Watch the CBS Reports documentary “Welcome to the Metaverse” in the video player above. It will premiere Sunday, March 27 at 8 p.m., 11 p.m. and 2 a.m. ET on CBS News streaming.
has recently become a buzzword in the tech world and beyond. It represents a further migration from the real world to a digital reality and it is also a place where users can own their virtual assets thanks to the blockchain. Blockchain, the underlying technology of cryptocurrency, is a digital ledger that records transactions and securely tracks digital assets.
In the Metaverse, these assets can include digital art, video game characters, and even parcels of virtual land that have skyrocketed in value over the past year. In November 2021, a plot of land in the virtual world Decentraland was sold for $2.4 million.
Some early adopters of the metaverse are making real-life fortunes in the virtual world—although it’s not without it.
Kevin “KevinOnEarth” Clark
Kevin Clark says he was first drawn to the metaverse after feeling cut off from the world during the COVID-19 pandemic. Clark used the Metaverse to reconnect with humans and go to virtual events while much of the real world was shut down.
“That was kind of the moment I realized that something that was being taken from us could be made available through the metaverse,” he said.
Clark first bought land in Decentraland for $700 in late 2020. Today he says it could sell for over $20,000. Clark used his land to build a Metaverse news channel. His show The Decentraland Report is streamed live on Twitch. Its goal is to tell the stories of the early adopters of the metaverse and to document the history of Decentraland.
“I said I’m the Decentraland reporter here on the ground,” says Clark. “I would show up somewhere, start interviewing people and just ask them, ‘Why are you here? What was your inspiration?’ And from there, just people in the community were like, ‘I want my story to be told.’”
The digital assets that make up the metaverse are stored as. Each NFT is a completely unique digital asset – unlike Bitcoin, which is interchangeable. An NFT can take the form of packages of virtual land, music, or digital art.
Jaiden Stipp, 15, started making art in July 2020. His fully digital work was inspired by Nintendo and video games like Kirby. In February 2021, less than a year after launch, he decided to “imprint” one of his pieces – turning a digital file into an NFT.
“At the time, I didn’t even know what an NFT was,” he recalls. “I just coined it because I thought it was cool, you know.”
Stipp hoped his piece could sell for $50, but within two days bidding was in the hundreds. His piece then caught the attention of FEWOCiOUS, one of the most popular artists in the NFT world. FEWOCiOUS made a public bid for Stipp’s work, causing the price to skyrocket. Eventually it was sold for 20 Ethereum – worth over $30,000 at the time. Stipp minted four more pieces this week, with each NFT selling for more than $30,000.

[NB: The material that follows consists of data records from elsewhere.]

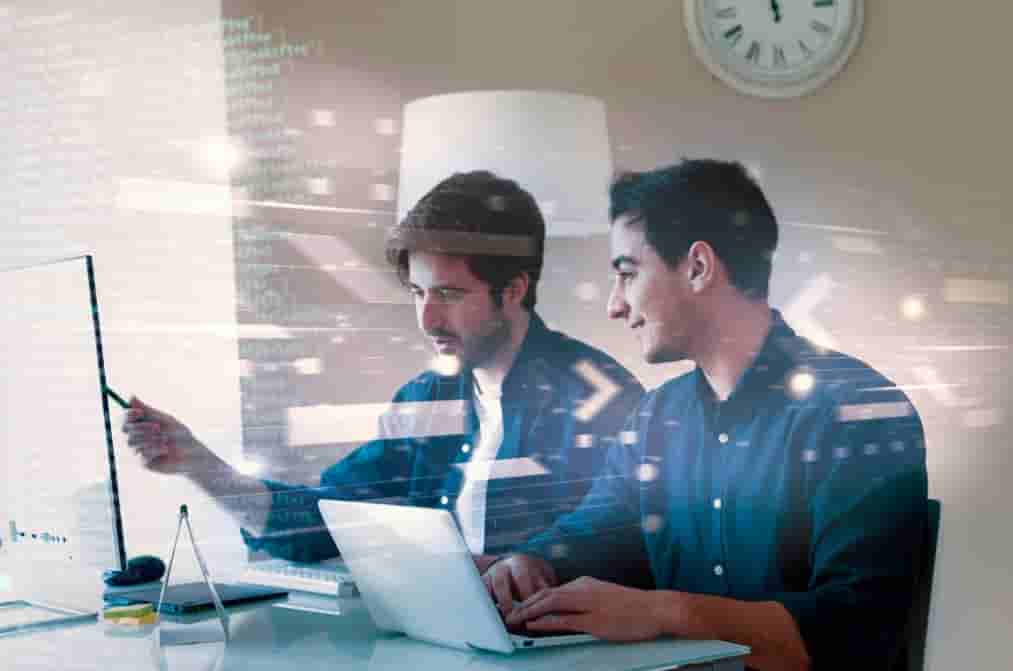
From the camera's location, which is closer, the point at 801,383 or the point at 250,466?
the point at 801,383

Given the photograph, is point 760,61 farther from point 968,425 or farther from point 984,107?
point 968,425

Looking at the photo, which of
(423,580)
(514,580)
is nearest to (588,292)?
(514,580)

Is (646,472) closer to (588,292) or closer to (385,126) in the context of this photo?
(588,292)

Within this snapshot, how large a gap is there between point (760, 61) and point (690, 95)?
5.0 inches

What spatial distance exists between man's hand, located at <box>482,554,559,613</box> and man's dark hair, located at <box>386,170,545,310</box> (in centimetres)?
70

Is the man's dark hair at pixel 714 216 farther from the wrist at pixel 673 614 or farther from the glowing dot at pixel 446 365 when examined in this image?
the wrist at pixel 673 614

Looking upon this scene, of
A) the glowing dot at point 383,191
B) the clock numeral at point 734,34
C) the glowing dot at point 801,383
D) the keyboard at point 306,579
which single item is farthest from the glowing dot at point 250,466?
the clock numeral at point 734,34

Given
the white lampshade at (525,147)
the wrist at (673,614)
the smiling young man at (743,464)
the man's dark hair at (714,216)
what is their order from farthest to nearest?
1. the white lampshade at (525,147)
2. the man's dark hair at (714,216)
3. the smiling young man at (743,464)
4. the wrist at (673,614)

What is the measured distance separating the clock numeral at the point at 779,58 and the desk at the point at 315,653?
3.42 feet

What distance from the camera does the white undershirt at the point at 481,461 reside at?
2.36m

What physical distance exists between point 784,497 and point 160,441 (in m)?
1.03

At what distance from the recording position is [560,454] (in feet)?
7.70

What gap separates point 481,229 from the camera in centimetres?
241

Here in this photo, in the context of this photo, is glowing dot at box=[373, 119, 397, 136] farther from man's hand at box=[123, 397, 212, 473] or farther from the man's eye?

“I have no idea how much money I made last year, all I know is that it’s definitely over a million in sales,” says Stipp.
After growing up in Kenya, Brenda Gentry worked as a mortgage underwriter for USAA for more than a decade. She says she loved working there but wanted more than the traditional 9-to-5 job.
“A friend of mine at the bank retired last year,” Gentry said. “And she kept saying, ‘Hey girl, just go ahead, you’ve got 20 years to go.’ When she said that, I think it made me sad.”
Gentry’s daughter Cynthia studied computer science in college and became interested in blockchain technology.
“My daughter goes to college and says, ‘I don’t like computer science, Mom. I don’t like computers,’” Gentry said. “We are now talking about a different technology. We’re talking about blockchain. And it turned into a conversation where she got excited every time she talked about it.”
She followed her daughter into the world of digital assets, buying cryptocurrencies and NFTs and building a following on social media under the name “Cryptomom”.
Gentry soon became involved in consulting forProducts — Web3 is that next phase of the Internet, including innovations such as NFTs and cryptocurrency – and advising NFT developers on product launches. After 15 years in banking, Brenda was able to quit her job and start Gentry Media Productions, an NFT marketing company, with her daughters.
“Before I got into crypto, I was making about $4,000 a month,” says Gentry. “[Now on] I’m doing fine on the investing side – where I’m doing roughly seven figures here. But yes, I’m fine. I’ll just say that.”